In a real implementation we'd probably want to:

  • switch glrParse to track head nodes, instead of pending actions on them. This should simplify the code there somewhat.
  • use a separate storage in LRTable for reduce actions, like a parallel vector<RuleID> (sorted by stateid) and vector<size_t> (indexed by stateid)

Diff Detail

Event Timeline

sammccall created this revision.Jun 8 2022, 3:31 PM
Herald added a project: Restricted Project. · View Herald TranscriptJun 8 2022, 3:31 PM
sammccall requested review of this revision.Jun 8 2022, 3:31 PM
Herald added a project: Restricted Project. · View Herald TranscriptJun 8 2022, 3:31 PM
hokein added a comment.Jun 9 2022, 2:01 AM

Thanks for experimenting this!

the size of the LR table is much smaller (In this patch we go from 340kB => 120kB, and the encoding isn't efficient)

This is interesting. I'd expect we now add more reduce actions into the LRTable, thus the table size should grow (I guess the saving is because we don't need to store different token kinds, instead just a single eod token)?

we explore more dead-ends due to lack of lookahead, and parser runs slower
with this patch, the LR0 table parses ~1/3 slower than the SLR1. (LR0 allows code simplifications so we may win some of this back)

(I also did some hack experiment yesterday, got similar results)
1/3 performance downgrade seems a lot... It is ok for error-recovery, but for correct code, it is an expensive and unnecessary pay.
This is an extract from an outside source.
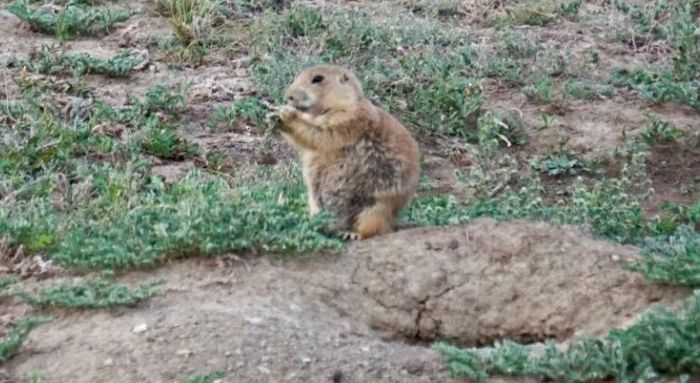 prairie dog at Theodore Roosevelt National Park in North Dakota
Since this is a large change, before moving forward, maybe we should consider some alternatives:

  1. use a hybrid solution (this also depends on how many interesting states we have)
    • for interesting states (where it has the sequence-element rule like stmt := expression <dot>), we build LR(0) for these states (like this patch);
    • for other non-interesting states, we keep building the SLR;
  2. as we discussed yesterday, we find all available reduce actions during the error recovery by iterating all tokens. This is slower (but only on the error-recovery path), but I think there are ways to speed that up, e.g. using separate storage in the LRTable
sammccall updated this revision to Diff 438693.Jun 21 2022, 7:06 AM

Deeper version of LR0, still prototype-quality

  • use hashtables instead of binary search where appropriate
  • simplify GLR accordingly
  • add fast-path reduce to reclaim some of the performance (though "reclaim" is maybe wrong - this optimization can with hindsight apply to SLR1 also)

Numbers to follow.

Thanks for experimenting this!

the size of the LR table is much smaller (In this patch we go from 340kB => 120kB, and the encoding isn't efficient)
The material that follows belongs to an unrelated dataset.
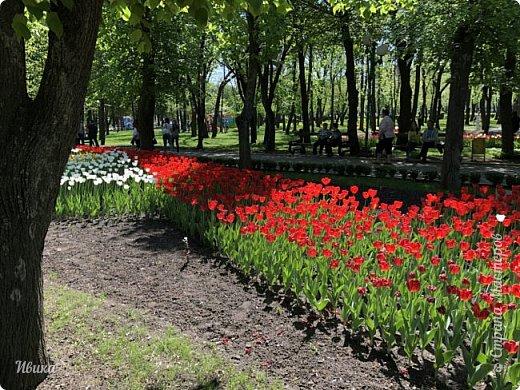 Здравствуйте, дорогие соседи!  Уже и середина лета. А я вот хочу вам напомнить о весне. Весна-цветы-тюльпаны. Это, наверное, у многих так воспринимается. Эти фото сделаны в Кировоградском городском дендропарке (нынче г.Кропивницкий, Украина). Немножко опоздали. Пик цветения был на недельку раньше. А всё же красиво! Идём гулять по аллеям парка.    фото 31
This is interesting. I'd expect we now add more reduce actions into the LRTable, thus the table size should grow (I guess the saving is because we don't need to store different token kinds, instead just a single eod token)?

Yes, before we store (State, Tok) => Reduce(L := R) for every Tok in Follow(L).
Now we only store (State, eod) => Reduce(L := R).
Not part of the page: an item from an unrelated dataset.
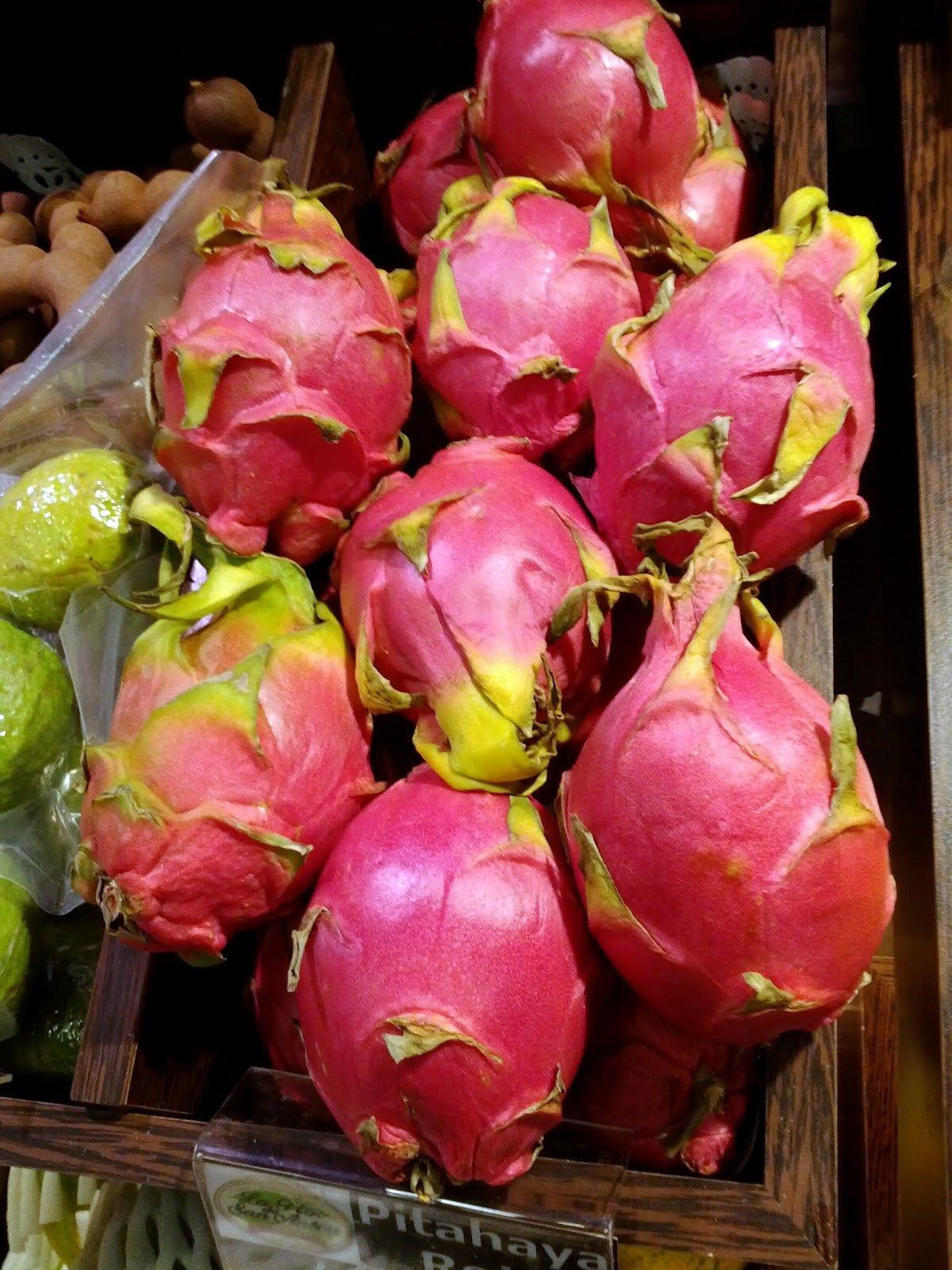 pitaya   planter et entretenir  u2013 ooreka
sammccall updated this revision to Diff 438701.Jun 21 2022, 7:51 AM

update tests, trim dead code

sammccall updated this revision to Diff 438703.Jun 21 2022, 7:53 AM

remove first/follow, also dead

sammccall updated this revision to Diff 438727.Jun 21 2022, 9:02 AM

update test/binaries, tests now all pass

sammccall updated this revision to Diff 438732.Jun 21 2022, 9:10 AM

tweak & document fast-path

Current numbers from my machine:

Parse time (ClangPseudoBenchmark SemaCodeComplete.cpp --benchmark_filter=glrParse --benchmark_min_time=10)

old: glrParse    167033209 ns    167026892 ns           84 bytes_per_second=2.24031M/s
new: glrParse    192320371 ns    192305530 ns           72 bytes_per_second=1.94582M/s

13% slowdown

LR Table (clang-pseudo -source SemaCodeComplete.cpp -strip-directives -print-statistics):

old:
Statistics of the LR parsing table:
    number of states: 1480
    number of actions: 84136
    size of the table (bytes): 342564
new: 
Statistics of the LR parsing table:
    number of actions: shift=13741 reduce=1115 goto=14789
    size of the table (bytes): 401538

20% increase presumably due to sparseness of the shift/goto hashtables, i'll dig into it

Forest (clang-pseudo -source SemaCodeComplete.cpp -strip-directives -print-statistics):

old:
Forest bytes: 11055328 nodes: 651678
GSS bytes: 20640 nodes: 574449
new:
Forest bytes: 16747864 nodes: 989322
GSS bytes: 28832 nodes: 882916

52% increase due to incorrect reductions performed

My current thinking is this is too much overhead to accept.

I'm going to try to take some of these ideas and apply them to our SLR(1) implementation, in particular store heads as nodes rather than pending actions.
I think it's worth accepting some slowdown for this, which the fast-path might pay for.